Stapleton still has things he wants to change. State law requires a notary to verify someone’s identity if his or her claim is worth more than $100. He thinks that limit should be higher, and he’s interested in exploring possibly more modern methods for verifying who people are.

“I’m very happy to see they’re taking this seriously,” Sen. Donovan said. “I wish it would have been taken seriously day one when the office was put under control of Walker Stapleton.”

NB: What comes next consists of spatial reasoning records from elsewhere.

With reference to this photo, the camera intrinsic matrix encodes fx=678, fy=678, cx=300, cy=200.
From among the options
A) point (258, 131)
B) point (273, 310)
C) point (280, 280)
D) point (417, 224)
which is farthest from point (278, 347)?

Change in government happens slowly, Stapleton said. It took more than a year to change job classifications for employees in that department. He also doesn’t think there’s “an appetite” to hire more people to process claims.

Colorado’s unclaimed property division has 14 employees. Utah’s division employs half as many people to process about 15 percent of the claims that Colorado does. Iowa processes about 35 percent as many claims with a staff of 11.5 full-time employees.

“My job is to try and be as effective and efficient with the resources I’m given,” Stapleton said.

He isn’t worried about being audited, either.

“We welcome an audit,” Stapleton said. “We want to make sure that the department is continuing to improve, so we measure that improvement.”

The State Auditor’s Office started laying the groundwork for a performance audit at the beginning of 2018, but it had to postpone those plans because other audits had priority.

“We are probably the only people in the state who were sad when the auditors weren’t going to look at our stuff anymore,” Parsell said.

The deputy treasurer contacted the auditor’s office in June — more than a month before Democrats penned their letter — to ask to get back on the schedule.

That was news to Donovan.

She told The Denver Post she wouldn’t have signed the letter asking for an audit if she had known one was already in process.

The Treasurer’s Office said all she had to do was ask.